After the better part of a decade complaining about being a “fly-by” area on California’s proposed high-speed train system, Madera is poised to be another stop on the bullet-train line.
Madera city and county leaders gathered Monday at the Madera Amtrak station to hail as a victory the decision last week by the California High-Speed Rail Authority to include a “connecting station” there to link Amtrak’s San Joaquin passenger rail service with the state’s future high-speed train service.
The state rail agency’s board added the Madera stop as a component of its 2016 business plan that was approved Thursday in Sacramento. It represents a departure from previous plans, which long omitted Madera from the list of prospective Valley stations for the 220-mph trains.
The $64 billion system is planned to link San Francisco and Los Angeles by way of the San Joaquin Valley with stops in Merced, Fresno, Hanford and Bakersfield.
Before this station, we were offered nothing but tracks.
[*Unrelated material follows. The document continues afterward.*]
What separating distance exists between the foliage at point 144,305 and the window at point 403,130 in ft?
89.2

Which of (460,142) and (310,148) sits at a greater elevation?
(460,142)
Madera County Supervisor Max Rodriguez
“Before this station, we were offered nothing but tracks” by the rail authority, Madera County Supervisor Max Rodriguez said Monday.
“I’m happy that the High-Speed Rail Authority finally started to look at Madera and put a stop here,” said Madera County Supervisor Brett Frazier. By connecting high-speed rail with Amtrak in Madera, local residents will “have new connections to educational institutions they didn’t have before, job opportunities elsewhere, and bringing that back here.”
Madera County leaders also expressed hope that having the Amtrak-HSR connection could bolster the county’s chances for being selected as a site for a heavy maintenance facility for the statewide high-speed rail system.
Valley counties from Merced to Kern have pitched locations for such a facility, which is eyed as a potential economic golden goose because of the estimated 1,500-plus jobs it could generate to service the trains.
“This stop also reinforces Madera County as the most operationally efficient place for the heavy maintenance facility … for the region,” Frazier said. “From Merced County down to Fresno County, all of our workforces would be able to be pulled in here. Madera County is ready for not just a stop, but the heavy maintenance facility, as well.”
$20.7 billionCost forecast for Central Valley-Silicon Valley high-speed rail segment
$64.2 billionCost forecast for Phase 1, San Francisco to Los Angeles/Anaheim
The business plan adopted by the rail board calls for developing a $20.7 billion segment from Kern County to San Jose. The first high-speed trains would become operational by 2025. That represents a change from earlier plans that proposed building the initial operational segment from Merced to the San Fernando Valley at an estimated cost of $31 billion.
“Madera will be the terminus of the (Central Valley to Silicon Valley) route until we receive the remaining funding to get to Merced,” said Lisa Marie Alley, a spokeswoman for the rail authority.
Alley said the board’s decision last week to add Madera to the roster of stations was in part a reaction to comments received during a 60-day public review period.
It also aligns with a decision made by the board in February to extend the initial 29-mile construction contract northward by a couple of miles from Avenue 17 to the Amtrak station along the BNSF Railway tracks at Road 26 south of Avenue 19.
It’s also at the southern edge of the Central Valley Wye, a Y-shaped junction in the Chowchilla area where tracks will branch westward toward the Pacheco Pass, Gilroy and San Jose.
“It works from an operational perspective to have a station stop in Madera,” Alley added.
But unlike full-service passenger stations planned in other Valley cities, Madera is planned as a simple stop, Alley said.
“We will build something there to accommodate passengers” transferring between Amtrak and high-speed trains. The existing Amtrak station in Madera is merely a sheltered platform where passengers can board the trains, with no ticket office or enclosed waiting area.
Alley added that possible siting of the heavy maintenance facility played no role in the decision to add the Madera stop to the route.
“That will be selected for a place that meets our operational needs, and will be looked at and evaluated by a number of factors,” she said. “It was not part of this conversation.”